--- Given text ---
Begin
How do you prepare one liter of phosphate buffer 0.01 M at pH 12.0 from 85% phosphoric acid (density 1.69g/ml) and NaOH 1.0 M

A fairly long solution.
Start with two equations. The first is to find the ratio of base to acid.
pH = pK3 + log (base)/(acid)
Substitute and solve for b/a.
Equation 2 is b + a = 0.01.
Solve those two equations simultaneously for a (acid) and b (base). Since those are M concns and you want a L those will be mols in a L. I estimate mols acid = about 0.007 and mols base = about 0.003

How do you get 0.007 mols H3PO4. That will be 0.007 (remember to do these calculations more accurately than my estimates) x 98 g/mol = approx 0.7 g.
How to get approx 0.7 grams H3PO4.
mL x density x %acid = 0.7 and solve for mL H3PO4.
For the base, you want approx 0.003 mols. M = mols/L. YOu know M and mols, solve for L and convert to mL if needed.

There is another way to do this and the problem may be asking for that solution.
Calculate the a and b as above, then calculate mL H3PO4. Place in a beaker, add water, stir, insert pH meter electrodes into the solution and add 1.0 M NaOH until the pH reads 12.0. Dilute to 1 L.

Post your work if you get stuck.
End
--- Information given ---
Begin
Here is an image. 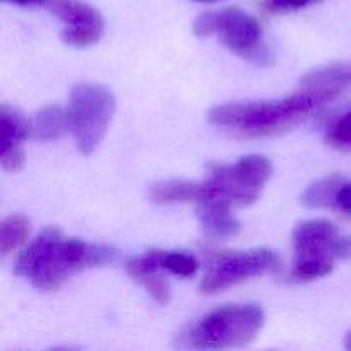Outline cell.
I'll return each mask as SVG.
<instances>
[{
  "label": "cell",
  "instance_id": "cell-8",
  "mask_svg": "<svg viewBox=\"0 0 351 351\" xmlns=\"http://www.w3.org/2000/svg\"><path fill=\"white\" fill-rule=\"evenodd\" d=\"M295 263L300 261L351 259V237L341 235L335 225L324 219H307L293 230Z\"/></svg>",
  "mask_w": 351,
  "mask_h": 351
},
{
  "label": "cell",
  "instance_id": "cell-24",
  "mask_svg": "<svg viewBox=\"0 0 351 351\" xmlns=\"http://www.w3.org/2000/svg\"><path fill=\"white\" fill-rule=\"evenodd\" d=\"M197 2H216V0H197Z\"/></svg>",
  "mask_w": 351,
  "mask_h": 351
},
{
  "label": "cell",
  "instance_id": "cell-17",
  "mask_svg": "<svg viewBox=\"0 0 351 351\" xmlns=\"http://www.w3.org/2000/svg\"><path fill=\"white\" fill-rule=\"evenodd\" d=\"M343 180L345 178L339 177V175H331V177L315 182L304 192L302 204L307 206V208H332L335 195Z\"/></svg>",
  "mask_w": 351,
  "mask_h": 351
},
{
  "label": "cell",
  "instance_id": "cell-21",
  "mask_svg": "<svg viewBox=\"0 0 351 351\" xmlns=\"http://www.w3.org/2000/svg\"><path fill=\"white\" fill-rule=\"evenodd\" d=\"M317 0H267V5L273 10H297L311 5Z\"/></svg>",
  "mask_w": 351,
  "mask_h": 351
},
{
  "label": "cell",
  "instance_id": "cell-9",
  "mask_svg": "<svg viewBox=\"0 0 351 351\" xmlns=\"http://www.w3.org/2000/svg\"><path fill=\"white\" fill-rule=\"evenodd\" d=\"M45 7L64 23L62 40L71 47H91L105 33L103 16L89 3L81 0H47Z\"/></svg>",
  "mask_w": 351,
  "mask_h": 351
},
{
  "label": "cell",
  "instance_id": "cell-7",
  "mask_svg": "<svg viewBox=\"0 0 351 351\" xmlns=\"http://www.w3.org/2000/svg\"><path fill=\"white\" fill-rule=\"evenodd\" d=\"M280 257L267 249L219 254L202 280L201 291L206 295L219 293L247 280L280 269Z\"/></svg>",
  "mask_w": 351,
  "mask_h": 351
},
{
  "label": "cell",
  "instance_id": "cell-22",
  "mask_svg": "<svg viewBox=\"0 0 351 351\" xmlns=\"http://www.w3.org/2000/svg\"><path fill=\"white\" fill-rule=\"evenodd\" d=\"M10 3H16V5H24V7H34V5H45L47 0H7Z\"/></svg>",
  "mask_w": 351,
  "mask_h": 351
},
{
  "label": "cell",
  "instance_id": "cell-15",
  "mask_svg": "<svg viewBox=\"0 0 351 351\" xmlns=\"http://www.w3.org/2000/svg\"><path fill=\"white\" fill-rule=\"evenodd\" d=\"M201 197V182L165 180L156 182L149 189V199L154 204H175V202H197Z\"/></svg>",
  "mask_w": 351,
  "mask_h": 351
},
{
  "label": "cell",
  "instance_id": "cell-5",
  "mask_svg": "<svg viewBox=\"0 0 351 351\" xmlns=\"http://www.w3.org/2000/svg\"><path fill=\"white\" fill-rule=\"evenodd\" d=\"M194 33L202 38L216 36L230 51L252 64L267 65L271 62L259 21L235 7L201 14L194 21Z\"/></svg>",
  "mask_w": 351,
  "mask_h": 351
},
{
  "label": "cell",
  "instance_id": "cell-23",
  "mask_svg": "<svg viewBox=\"0 0 351 351\" xmlns=\"http://www.w3.org/2000/svg\"><path fill=\"white\" fill-rule=\"evenodd\" d=\"M346 348L351 350V332L348 336H346Z\"/></svg>",
  "mask_w": 351,
  "mask_h": 351
},
{
  "label": "cell",
  "instance_id": "cell-1",
  "mask_svg": "<svg viewBox=\"0 0 351 351\" xmlns=\"http://www.w3.org/2000/svg\"><path fill=\"white\" fill-rule=\"evenodd\" d=\"M113 257L112 247L67 239L47 228L21 254L14 271L38 290L53 291L81 271L105 266Z\"/></svg>",
  "mask_w": 351,
  "mask_h": 351
},
{
  "label": "cell",
  "instance_id": "cell-13",
  "mask_svg": "<svg viewBox=\"0 0 351 351\" xmlns=\"http://www.w3.org/2000/svg\"><path fill=\"white\" fill-rule=\"evenodd\" d=\"M300 86L326 89L335 93L336 96L343 95L346 89H351V62H339V64L314 69L302 77Z\"/></svg>",
  "mask_w": 351,
  "mask_h": 351
},
{
  "label": "cell",
  "instance_id": "cell-18",
  "mask_svg": "<svg viewBox=\"0 0 351 351\" xmlns=\"http://www.w3.org/2000/svg\"><path fill=\"white\" fill-rule=\"evenodd\" d=\"M154 259L167 273L177 274L182 278H191L197 273L199 263L194 256L177 250H151Z\"/></svg>",
  "mask_w": 351,
  "mask_h": 351
},
{
  "label": "cell",
  "instance_id": "cell-2",
  "mask_svg": "<svg viewBox=\"0 0 351 351\" xmlns=\"http://www.w3.org/2000/svg\"><path fill=\"white\" fill-rule=\"evenodd\" d=\"M338 96L326 89L304 88L290 96L267 101L226 103L209 110L213 125L243 137H264L288 132L304 123L326 103Z\"/></svg>",
  "mask_w": 351,
  "mask_h": 351
},
{
  "label": "cell",
  "instance_id": "cell-4",
  "mask_svg": "<svg viewBox=\"0 0 351 351\" xmlns=\"http://www.w3.org/2000/svg\"><path fill=\"white\" fill-rule=\"evenodd\" d=\"M271 175L273 167L261 154H249L235 163L219 165L201 182V197L197 202L218 201L230 208H245L259 199Z\"/></svg>",
  "mask_w": 351,
  "mask_h": 351
},
{
  "label": "cell",
  "instance_id": "cell-3",
  "mask_svg": "<svg viewBox=\"0 0 351 351\" xmlns=\"http://www.w3.org/2000/svg\"><path fill=\"white\" fill-rule=\"evenodd\" d=\"M264 326V311L256 304L216 308L182 335L180 346L194 350H223L245 346Z\"/></svg>",
  "mask_w": 351,
  "mask_h": 351
},
{
  "label": "cell",
  "instance_id": "cell-19",
  "mask_svg": "<svg viewBox=\"0 0 351 351\" xmlns=\"http://www.w3.org/2000/svg\"><path fill=\"white\" fill-rule=\"evenodd\" d=\"M329 146L341 151H351V110L339 117L328 130L326 136Z\"/></svg>",
  "mask_w": 351,
  "mask_h": 351
},
{
  "label": "cell",
  "instance_id": "cell-6",
  "mask_svg": "<svg viewBox=\"0 0 351 351\" xmlns=\"http://www.w3.org/2000/svg\"><path fill=\"white\" fill-rule=\"evenodd\" d=\"M115 108V96L105 86L79 82L72 88L67 108L69 132L82 154L88 156L99 146Z\"/></svg>",
  "mask_w": 351,
  "mask_h": 351
},
{
  "label": "cell",
  "instance_id": "cell-11",
  "mask_svg": "<svg viewBox=\"0 0 351 351\" xmlns=\"http://www.w3.org/2000/svg\"><path fill=\"white\" fill-rule=\"evenodd\" d=\"M163 267L158 264V261L154 259V256L151 252H147L143 257H134V259L127 261L125 271L130 278H132L136 283H139L144 290L149 293V297L153 300H156L158 304L165 305L170 302L171 291L168 280L165 278V274L161 273Z\"/></svg>",
  "mask_w": 351,
  "mask_h": 351
},
{
  "label": "cell",
  "instance_id": "cell-16",
  "mask_svg": "<svg viewBox=\"0 0 351 351\" xmlns=\"http://www.w3.org/2000/svg\"><path fill=\"white\" fill-rule=\"evenodd\" d=\"M31 223L26 216L12 215L7 216L0 225V254L3 257L23 245L29 237Z\"/></svg>",
  "mask_w": 351,
  "mask_h": 351
},
{
  "label": "cell",
  "instance_id": "cell-14",
  "mask_svg": "<svg viewBox=\"0 0 351 351\" xmlns=\"http://www.w3.org/2000/svg\"><path fill=\"white\" fill-rule=\"evenodd\" d=\"M31 136L33 139L41 141V143H50V141L58 139L69 130L67 110H62L60 106H45L34 115L31 120Z\"/></svg>",
  "mask_w": 351,
  "mask_h": 351
},
{
  "label": "cell",
  "instance_id": "cell-10",
  "mask_svg": "<svg viewBox=\"0 0 351 351\" xmlns=\"http://www.w3.org/2000/svg\"><path fill=\"white\" fill-rule=\"evenodd\" d=\"M31 136V123L16 108H0V163L5 171H17L24 165L23 143Z\"/></svg>",
  "mask_w": 351,
  "mask_h": 351
},
{
  "label": "cell",
  "instance_id": "cell-12",
  "mask_svg": "<svg viewBox=\"0 0 351 351\" xmlns=\"http://www.w3.org/2000/svg\"><path fill=\"white\" fill-rule=\"evenodd\" d=\"M197 218L202 232L213 239H228L239 233L240 223L233 216V208L218 201L197 202Z\"/></svg>",
  "mask_w": 351,
  "mask_h": 351
},
{
  "label": "cell",
  "instance_id": "cell-20",
  "mask_svg": "<svg viewBox=\"0 0 351 351\" xmlns=\"http://www.w3.org/2000/svg\"><path fill=\"white\" fill-rule=\"evenodd\" d=\"M332 208L338 209L343 215L351 216V180H343L339 185L338 192L335 195V204Z\"/></svg>",
  "mask_w": 351,
  "mask_h": 351
}]
</instances>
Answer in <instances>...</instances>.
End
--- Written problem ---
Write out the part of the phosphate buffer thread above between "Start with two" and "for that solution.", inclusive.

--- Solution for this task ---
Start with two equations. The first is to find the ratio of base to acid.
pH = pK3 + log (base)/(acid)
Substitute and solve for b/a.
Equation 2 is b + a = 0.01.
Solve those two equations simultaneously for a (acid) and b (base). Since those are M concns and you want a L those will be mols in a L. I estimate mols acid = about 0.007 and mols base = about 0.003

How do you get 0.007 mols H3PO4. That will be 0.007 (remember to do these calculations more accurately than my estimates) x 98 g/mol = approx 0.7 g.
How to get approx 0.7 grams H3PO4.
mL x density x %acid = 0.7 and solve for mL H3PO4.
For the base, you want approx 0.003 mols. M = mols/L. YOu know M and mols, solve for L and convert to mL if needed.

There is another way to do this and the problem may be asking for that solution.